From the news article on the Philippine gold exhibition, list each distinct city, town, or country name used as a noun. Leave out adjective forms such as "Philippine" and names of institutions.
[START Source passage]
By Marivir R. Montebon
New York City — The soft-spoken scholar Florina Capistrano-Baker mentioned that the existence of the Philippine gold could only mean that the precolonial era in the Philippines enjoyed a high level of culture and polity before the Spaniards came and described the islanders as savages.
In Butuan, for instance, where most of the gold were dug, anthropological studies are currently being made to correlate the entire southeast Asian culture with Hinduism and the seat of various ethnic civilizations, said Baker, who is co-curating Philippine Gold: Treasurers of Forgotten Kingdoms at the Asia Society.
During a press conference early June at the Philippine Center, she noted that these anthropological studies may well substantiate the academic curriculum of Philippine history in order to appreciate the rich civilizations prior to the Spanish colonial era in the Philippines. “But that is a long way to go,” she said.
By far the longest and most important exhibition the Philippines could have, the Philippine Gold exhibit will be in New York on September 10, 2015, through January 3, 2016. It will showcase recently excavated objects that highlight the prosperity and achievements of the little-known Philippine kingdoms that flourished long before the Spanish discovered the region and colonized it.
[END Source passage]
[START Record set]
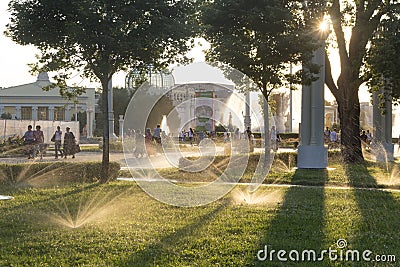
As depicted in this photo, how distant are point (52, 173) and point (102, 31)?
5.13 meters

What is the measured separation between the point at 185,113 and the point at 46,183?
13.8ft

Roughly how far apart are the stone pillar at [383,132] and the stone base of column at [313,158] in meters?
7.98

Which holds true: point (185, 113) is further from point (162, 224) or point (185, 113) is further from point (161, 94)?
point (162, 224)

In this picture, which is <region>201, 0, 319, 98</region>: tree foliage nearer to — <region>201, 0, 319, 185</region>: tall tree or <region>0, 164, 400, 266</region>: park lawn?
<region>201, 0, 319, 185</region>: tall tree

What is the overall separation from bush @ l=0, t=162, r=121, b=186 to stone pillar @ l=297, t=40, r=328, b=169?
786cm

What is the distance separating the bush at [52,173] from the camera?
659 inches

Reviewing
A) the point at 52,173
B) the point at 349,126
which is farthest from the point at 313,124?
the point at 52,173

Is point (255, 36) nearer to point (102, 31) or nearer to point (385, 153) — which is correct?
point (102, 31)

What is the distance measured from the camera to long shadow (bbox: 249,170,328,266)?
7068 millimetres

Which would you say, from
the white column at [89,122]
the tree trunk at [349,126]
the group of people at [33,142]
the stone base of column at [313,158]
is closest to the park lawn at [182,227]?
the stone base of column at [313,158]

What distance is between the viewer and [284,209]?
432 inches

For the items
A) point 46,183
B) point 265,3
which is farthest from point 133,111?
point 265,3

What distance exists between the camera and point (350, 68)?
2502 cm

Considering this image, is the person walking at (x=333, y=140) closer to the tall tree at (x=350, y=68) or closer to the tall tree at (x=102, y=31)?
the tall tree at (x=350, y=68)
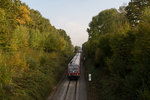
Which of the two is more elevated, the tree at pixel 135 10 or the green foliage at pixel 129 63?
the tree at pixel 135 10

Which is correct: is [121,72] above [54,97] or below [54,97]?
above

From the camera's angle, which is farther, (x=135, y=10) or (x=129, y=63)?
(x=135, y=10)

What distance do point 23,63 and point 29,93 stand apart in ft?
9.83

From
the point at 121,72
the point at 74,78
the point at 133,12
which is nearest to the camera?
the point at 121,72

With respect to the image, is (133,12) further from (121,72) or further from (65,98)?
(65,98)

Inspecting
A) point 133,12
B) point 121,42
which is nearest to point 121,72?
point 121,42

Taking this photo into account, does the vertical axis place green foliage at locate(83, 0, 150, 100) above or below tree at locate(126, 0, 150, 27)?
below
[END Record set]
### Result below
New York City
Philippines
Butuan
New York